When he did wake up, he told me to leave him alone. “I didn’t want you to save me,” he said, his black eyes dripping with remorse. “I wanted to be free. I just can’t stand the charade anymore.”
We lost touch . I married, had children. AIDS happened. I lost a nephew who was far too young, far too gentle, just like the friends I watched suffer and die. Then things changed, albeit too slowly for too many. I am positive that Barry fell to AIDS; he was a prime candidate, and so many of our less vulnerable friends did.
In 1982, when I was living in Phoenix, the phone again rang in the wee hours of the morning, and I answered with trepidation. This time at the other end was the poet, Barry’s lover. “Carla.” The voice was unmistakable; few deliciously true bass voices exist in my world of then or now. “Donny.” There was a long moment of breathing. Nothing else. Then, “I just wanted to know if you were still alive,” he finally said and hung up.
I am guessing, though I cannot be sure, that Barry was already not alive. I never heard from Donny again, and I wish I knew if where he might be, if he yet lives, though I fear he probably does not.
For Barry and for Donny and for so many other friends I made and cherished over those years, I weep whenever I see the Gay Pride Parade pass by, as I wept when the Supreme Court made its positive but still wishy-washy decision the other day. So many Donnys and Barrys and gave their freedom, their tears, their blood to the fight; those of our generation who managed to stay together through the decades can now at least “enjoy” the benefits of widowhood, can stop being taxed and fined for their inheritances and can claim the social security payments that are rightfully theirs.
But those men and women who cannot partake of the limited bounty, those who did not live to see these days and those who lost their partners far too soon must be remembered. They earned the right to be celebrated, to be recalled with gratitude for what their lives have wrought.

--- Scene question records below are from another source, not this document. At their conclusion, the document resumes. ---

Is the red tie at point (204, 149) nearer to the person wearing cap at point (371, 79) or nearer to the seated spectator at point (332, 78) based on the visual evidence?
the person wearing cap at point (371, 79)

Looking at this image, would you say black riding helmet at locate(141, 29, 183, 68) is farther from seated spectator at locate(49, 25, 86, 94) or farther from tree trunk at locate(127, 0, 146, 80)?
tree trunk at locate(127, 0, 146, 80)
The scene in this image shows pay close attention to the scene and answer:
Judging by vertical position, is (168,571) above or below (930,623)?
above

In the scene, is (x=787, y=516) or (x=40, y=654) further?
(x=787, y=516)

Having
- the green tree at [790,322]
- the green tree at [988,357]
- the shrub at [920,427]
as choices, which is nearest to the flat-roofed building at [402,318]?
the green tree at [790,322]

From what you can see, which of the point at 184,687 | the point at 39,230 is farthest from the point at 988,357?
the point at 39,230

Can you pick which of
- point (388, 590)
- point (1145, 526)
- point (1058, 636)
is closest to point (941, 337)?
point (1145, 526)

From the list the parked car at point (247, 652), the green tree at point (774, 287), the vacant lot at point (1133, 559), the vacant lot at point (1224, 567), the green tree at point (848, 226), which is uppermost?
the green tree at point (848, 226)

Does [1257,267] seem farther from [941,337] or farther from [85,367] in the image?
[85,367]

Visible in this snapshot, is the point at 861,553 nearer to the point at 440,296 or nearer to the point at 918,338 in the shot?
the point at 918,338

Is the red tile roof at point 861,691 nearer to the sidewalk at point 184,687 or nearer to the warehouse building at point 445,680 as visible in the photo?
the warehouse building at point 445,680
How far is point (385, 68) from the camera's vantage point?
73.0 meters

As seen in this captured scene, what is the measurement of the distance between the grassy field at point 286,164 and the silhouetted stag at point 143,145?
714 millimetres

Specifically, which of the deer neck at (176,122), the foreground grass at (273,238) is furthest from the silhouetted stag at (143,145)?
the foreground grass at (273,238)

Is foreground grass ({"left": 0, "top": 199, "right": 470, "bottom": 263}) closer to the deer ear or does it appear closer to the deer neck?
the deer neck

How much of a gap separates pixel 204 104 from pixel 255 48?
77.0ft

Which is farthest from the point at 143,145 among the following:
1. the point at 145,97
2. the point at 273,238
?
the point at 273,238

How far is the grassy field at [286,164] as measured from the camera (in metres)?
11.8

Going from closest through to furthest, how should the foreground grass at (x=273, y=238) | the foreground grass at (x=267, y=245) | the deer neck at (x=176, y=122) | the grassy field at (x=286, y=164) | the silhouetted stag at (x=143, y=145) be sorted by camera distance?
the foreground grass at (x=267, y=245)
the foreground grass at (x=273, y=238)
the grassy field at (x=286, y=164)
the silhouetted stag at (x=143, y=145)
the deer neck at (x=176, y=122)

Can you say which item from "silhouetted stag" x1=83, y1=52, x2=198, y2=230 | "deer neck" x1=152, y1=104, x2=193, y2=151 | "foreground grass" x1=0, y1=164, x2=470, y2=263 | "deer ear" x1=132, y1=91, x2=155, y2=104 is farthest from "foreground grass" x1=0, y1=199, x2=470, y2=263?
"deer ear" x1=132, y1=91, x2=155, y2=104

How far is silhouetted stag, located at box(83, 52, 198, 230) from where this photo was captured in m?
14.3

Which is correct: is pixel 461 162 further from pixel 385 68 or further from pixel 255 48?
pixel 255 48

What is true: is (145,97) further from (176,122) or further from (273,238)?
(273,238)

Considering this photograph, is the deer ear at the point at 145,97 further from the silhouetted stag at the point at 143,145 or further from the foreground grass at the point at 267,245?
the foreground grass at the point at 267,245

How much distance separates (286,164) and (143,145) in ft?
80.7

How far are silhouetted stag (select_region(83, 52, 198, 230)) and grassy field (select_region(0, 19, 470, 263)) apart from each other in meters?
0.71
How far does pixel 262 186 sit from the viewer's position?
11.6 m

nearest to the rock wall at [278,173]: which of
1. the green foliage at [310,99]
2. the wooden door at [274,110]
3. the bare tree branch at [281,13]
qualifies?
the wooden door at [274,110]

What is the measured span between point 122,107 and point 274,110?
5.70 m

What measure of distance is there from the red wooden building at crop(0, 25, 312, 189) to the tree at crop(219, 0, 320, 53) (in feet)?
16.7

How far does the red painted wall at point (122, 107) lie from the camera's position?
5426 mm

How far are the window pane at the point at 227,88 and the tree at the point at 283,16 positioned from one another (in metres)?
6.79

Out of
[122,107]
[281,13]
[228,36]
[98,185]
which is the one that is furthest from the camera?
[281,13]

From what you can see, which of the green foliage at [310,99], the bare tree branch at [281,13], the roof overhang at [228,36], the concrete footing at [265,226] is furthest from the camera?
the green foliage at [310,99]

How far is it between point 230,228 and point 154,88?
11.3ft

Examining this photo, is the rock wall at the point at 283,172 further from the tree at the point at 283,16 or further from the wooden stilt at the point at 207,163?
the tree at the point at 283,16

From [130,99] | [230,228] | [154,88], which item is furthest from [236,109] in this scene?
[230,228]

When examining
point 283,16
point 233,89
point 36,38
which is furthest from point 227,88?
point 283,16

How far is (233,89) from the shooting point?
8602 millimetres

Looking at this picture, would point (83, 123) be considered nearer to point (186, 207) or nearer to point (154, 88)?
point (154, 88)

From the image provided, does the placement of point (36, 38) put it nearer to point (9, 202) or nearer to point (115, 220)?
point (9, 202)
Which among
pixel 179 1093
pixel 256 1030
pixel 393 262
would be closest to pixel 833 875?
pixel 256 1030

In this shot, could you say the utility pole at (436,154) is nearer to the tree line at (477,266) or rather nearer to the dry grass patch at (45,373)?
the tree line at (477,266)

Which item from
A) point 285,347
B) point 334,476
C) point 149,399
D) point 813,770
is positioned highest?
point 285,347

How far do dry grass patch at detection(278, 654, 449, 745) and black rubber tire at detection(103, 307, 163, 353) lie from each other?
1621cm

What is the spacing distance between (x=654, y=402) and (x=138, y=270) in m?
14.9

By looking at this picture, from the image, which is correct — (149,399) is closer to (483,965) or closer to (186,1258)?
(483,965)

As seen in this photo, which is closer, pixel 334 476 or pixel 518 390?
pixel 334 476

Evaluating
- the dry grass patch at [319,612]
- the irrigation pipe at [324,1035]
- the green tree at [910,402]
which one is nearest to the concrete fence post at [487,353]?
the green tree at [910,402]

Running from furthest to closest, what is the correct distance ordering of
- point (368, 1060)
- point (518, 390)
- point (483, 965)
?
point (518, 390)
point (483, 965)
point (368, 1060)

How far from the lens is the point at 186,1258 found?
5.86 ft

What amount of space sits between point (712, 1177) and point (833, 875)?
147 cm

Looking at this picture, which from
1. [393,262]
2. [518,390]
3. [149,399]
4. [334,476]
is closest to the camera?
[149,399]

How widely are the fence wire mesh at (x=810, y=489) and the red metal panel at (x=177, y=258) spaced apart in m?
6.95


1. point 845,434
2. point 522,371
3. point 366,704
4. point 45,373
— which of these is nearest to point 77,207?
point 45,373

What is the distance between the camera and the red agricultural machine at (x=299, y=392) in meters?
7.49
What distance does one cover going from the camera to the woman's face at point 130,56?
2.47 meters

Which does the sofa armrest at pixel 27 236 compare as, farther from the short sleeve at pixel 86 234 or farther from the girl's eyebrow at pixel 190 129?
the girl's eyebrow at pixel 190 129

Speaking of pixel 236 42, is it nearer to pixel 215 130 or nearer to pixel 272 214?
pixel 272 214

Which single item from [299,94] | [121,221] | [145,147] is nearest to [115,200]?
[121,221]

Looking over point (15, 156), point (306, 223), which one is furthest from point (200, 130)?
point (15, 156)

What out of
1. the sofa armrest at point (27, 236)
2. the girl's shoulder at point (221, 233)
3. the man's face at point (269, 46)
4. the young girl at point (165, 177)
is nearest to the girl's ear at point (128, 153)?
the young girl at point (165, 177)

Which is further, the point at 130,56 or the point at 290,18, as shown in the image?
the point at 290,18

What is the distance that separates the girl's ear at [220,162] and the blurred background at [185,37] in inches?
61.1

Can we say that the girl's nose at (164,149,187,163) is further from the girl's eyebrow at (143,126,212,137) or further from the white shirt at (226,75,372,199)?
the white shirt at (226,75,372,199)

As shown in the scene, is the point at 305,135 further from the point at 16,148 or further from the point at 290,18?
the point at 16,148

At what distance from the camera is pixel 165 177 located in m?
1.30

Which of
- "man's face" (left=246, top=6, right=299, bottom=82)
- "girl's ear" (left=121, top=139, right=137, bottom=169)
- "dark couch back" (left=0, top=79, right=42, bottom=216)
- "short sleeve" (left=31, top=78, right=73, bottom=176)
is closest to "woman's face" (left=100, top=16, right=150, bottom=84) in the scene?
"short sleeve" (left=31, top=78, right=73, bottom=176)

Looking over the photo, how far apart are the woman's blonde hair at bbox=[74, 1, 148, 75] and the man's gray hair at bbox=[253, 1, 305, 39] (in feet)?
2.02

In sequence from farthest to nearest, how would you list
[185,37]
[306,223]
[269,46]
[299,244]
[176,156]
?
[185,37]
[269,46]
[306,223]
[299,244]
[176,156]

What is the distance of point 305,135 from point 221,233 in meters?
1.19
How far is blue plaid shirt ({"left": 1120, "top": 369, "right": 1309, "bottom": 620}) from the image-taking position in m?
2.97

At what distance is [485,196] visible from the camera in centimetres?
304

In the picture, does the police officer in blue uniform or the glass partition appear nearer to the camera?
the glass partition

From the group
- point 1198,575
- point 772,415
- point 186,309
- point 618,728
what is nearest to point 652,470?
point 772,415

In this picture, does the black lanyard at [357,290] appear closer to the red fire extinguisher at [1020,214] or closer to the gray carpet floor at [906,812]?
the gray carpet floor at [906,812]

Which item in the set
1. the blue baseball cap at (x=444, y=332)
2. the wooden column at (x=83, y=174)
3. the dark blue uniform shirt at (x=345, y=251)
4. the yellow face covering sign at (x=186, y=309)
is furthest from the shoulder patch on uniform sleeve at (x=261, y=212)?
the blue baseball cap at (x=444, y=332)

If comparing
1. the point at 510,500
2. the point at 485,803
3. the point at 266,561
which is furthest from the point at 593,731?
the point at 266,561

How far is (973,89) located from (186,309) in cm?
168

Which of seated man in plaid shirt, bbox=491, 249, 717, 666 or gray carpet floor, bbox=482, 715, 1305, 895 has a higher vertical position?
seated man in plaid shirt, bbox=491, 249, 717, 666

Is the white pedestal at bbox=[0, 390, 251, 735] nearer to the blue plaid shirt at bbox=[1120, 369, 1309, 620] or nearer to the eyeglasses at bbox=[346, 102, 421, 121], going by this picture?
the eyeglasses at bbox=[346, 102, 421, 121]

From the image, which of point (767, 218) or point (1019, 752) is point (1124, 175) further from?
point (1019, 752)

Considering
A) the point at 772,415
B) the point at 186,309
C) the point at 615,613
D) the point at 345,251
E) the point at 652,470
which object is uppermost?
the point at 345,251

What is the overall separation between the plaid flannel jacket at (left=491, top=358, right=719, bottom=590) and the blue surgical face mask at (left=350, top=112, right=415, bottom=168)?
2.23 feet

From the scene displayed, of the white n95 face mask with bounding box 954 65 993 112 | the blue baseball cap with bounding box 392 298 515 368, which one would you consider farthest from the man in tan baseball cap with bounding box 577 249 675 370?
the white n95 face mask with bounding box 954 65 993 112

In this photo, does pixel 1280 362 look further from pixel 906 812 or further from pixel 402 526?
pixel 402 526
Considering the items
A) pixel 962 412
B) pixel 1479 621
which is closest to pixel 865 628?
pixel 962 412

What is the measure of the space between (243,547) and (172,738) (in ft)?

So I wave, and I cheer, remembering the laughter and the nonsense of it all; and I am glad the gay community finally pulled together, invoked some sanity from the non-gay world and affected all this positivity. I am grateful that except for the –finally! – infrequent backlash to the movement, gays can be who they are with impunity.
But I mourn for the years lost, the lives lost, the dreams lost because up till now the world was blinded to an essential reality that has always seemed so crystal clear to me. It is far easier to find happiness by taking pride in one another’s humanity than to invoke stress by worrying about what consenting adults might be doing under the bedcovers in their own privy chambers.